- Quoted text
Today, various levels of government are more open with their finances than ever before. According to research, 72 percent of states have implemented Open Checkbook infrastructure, 16 percent have an alternative reporting method and 16 percent have no online checkbook. Open Checkbook is the first pass at modern financial transparency but it is not the last. We have seen a number of organizations emerge, but no single solution for government transparency and accountability has emerged to date.
Many states are working hard to be fully transparent. Ohio, in particular, led by State Treasurer Josh Mandel, has opened up its government. Mandel has made it possible for Ohio residents and stakeholders see where their tax dollars are being spent. But questions remain about whether his focus on fiscal transparency will remain once his term as State Treasurer ends. Ohio does not have a law to make transparency permanent.
California has made financial transparency difficult for its residents. One barrier raised by current Governor Jerry Brown is to eliminate the state transparency website and make any transparency reported by departments, agencies, initiatives or programs virtually impossible to find. This was done by Executive Order B-12-11, in which he both declared his support for transparency and announced that he would be closing the state’s consolidated transparency website. It is now much harder, if not nearly impossible, to find anything. All of this difficulty was explained away as cost savings. But, of course, we know that this explanation rings hollow.
Other states provide incomplete information and confuse their state constituents. A number of states list broad numbers to give viewers an overview of spending. But that doesn’t tell you very much. Plus, it is easy to “hide” items in budgets of hundreds of millions of dollars.
There are a number of examples of incomplete “Open Checkbook” features on state websites. Citizens should not have to sift through hundreds of thousands of transactions that lack context or have no explanation beyond the cost spent.
We now have the digital technology and IT “smarts” to produce easy-to-understand government spending explanations. Constituents should be able to see the entire process as a check to ensure both spending effectiveness and efficiency. With all the partisan politics, it may be the only way to keep the country united and reduce the cynicism toward government.
So what steps do we need to take?
Step 1: Accept the emergence of financial transparency and embrace it.
Transparency is the future. We can look all around us. The Internet allows the average person almost unlimited data and information to consider and will only accelerate our ability to gain access. Elected officials and government employees who attempt to hide or limit financial viewing do so at their own peril. Coalitions at all levels of government are beginning to push for greater sunshine. Saying no puts government officials in jeopardy.
Step 2: View financial transparency from the viewpoint of the user.
The first stage of delivering data is just to release it; lots of it. But data alone doesn’t tell us what it is used for, how it was used or what were the outcomes. State IT professionals need premier focus on citizen users and their needs. Then, sophisticated government employees can build on the simple explanations that citizens will believe and trust. Currently, not one state in their financial transparency model matches revenue to expenses by month, thereby allowing citizens to see the monthly cash flow of government. Why? Because it could help states know well in advance their financial needs and account for changes in future years. Now, states must either cut spending or raise taxes, or both. It is a clumsy and costly process. No private sector business could ever survive without knowing monthly cash flow.

- Data section
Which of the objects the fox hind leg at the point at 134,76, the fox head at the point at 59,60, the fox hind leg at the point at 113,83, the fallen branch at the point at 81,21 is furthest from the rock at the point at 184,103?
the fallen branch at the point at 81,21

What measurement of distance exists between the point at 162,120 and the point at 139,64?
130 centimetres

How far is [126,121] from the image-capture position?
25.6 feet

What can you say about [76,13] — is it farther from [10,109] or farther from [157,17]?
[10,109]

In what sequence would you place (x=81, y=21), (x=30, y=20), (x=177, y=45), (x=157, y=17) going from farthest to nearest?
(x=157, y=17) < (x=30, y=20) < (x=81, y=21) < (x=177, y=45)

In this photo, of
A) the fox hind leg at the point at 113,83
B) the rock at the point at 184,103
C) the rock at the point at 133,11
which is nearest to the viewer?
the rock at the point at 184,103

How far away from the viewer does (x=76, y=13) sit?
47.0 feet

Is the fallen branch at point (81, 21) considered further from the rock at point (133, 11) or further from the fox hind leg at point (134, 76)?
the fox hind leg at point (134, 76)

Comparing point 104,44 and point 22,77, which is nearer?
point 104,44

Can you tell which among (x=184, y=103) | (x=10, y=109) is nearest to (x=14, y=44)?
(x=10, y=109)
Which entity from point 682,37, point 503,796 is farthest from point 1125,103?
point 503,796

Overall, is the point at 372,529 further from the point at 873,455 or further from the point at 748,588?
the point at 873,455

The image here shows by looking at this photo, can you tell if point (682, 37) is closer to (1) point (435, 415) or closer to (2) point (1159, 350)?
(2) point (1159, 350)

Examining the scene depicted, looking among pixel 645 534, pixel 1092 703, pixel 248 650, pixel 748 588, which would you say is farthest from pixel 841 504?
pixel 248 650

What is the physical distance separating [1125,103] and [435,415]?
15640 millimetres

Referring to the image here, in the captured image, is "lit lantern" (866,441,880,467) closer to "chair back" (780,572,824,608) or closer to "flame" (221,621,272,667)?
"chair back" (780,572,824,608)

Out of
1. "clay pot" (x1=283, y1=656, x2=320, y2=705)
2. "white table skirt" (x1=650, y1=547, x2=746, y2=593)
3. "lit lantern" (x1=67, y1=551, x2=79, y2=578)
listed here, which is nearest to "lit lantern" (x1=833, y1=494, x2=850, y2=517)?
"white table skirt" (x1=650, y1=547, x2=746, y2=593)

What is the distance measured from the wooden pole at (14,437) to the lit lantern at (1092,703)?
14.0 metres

- Requirement
Return the part of the piece on government financial transparency that begins with the words "Step 1: Accept" and ends after the words "of the user.", copied word for word.

- Task output
Step 1: Accept the emergence of financial transparency and embrace it.
Transparency is the future. We can look all around us. The Internet allows the average person almost unlimited data and information to consider and will only accelerate our ability to gain access. Elected officials and government employees who attempt to hide or limit financial viewing do so at their own peril. Coalitions at all levels of government are beginning to push for greater sunshine. Saying no puts government officials in jeopardy.
Step 2: View financial transparency from the viewpoint of the user.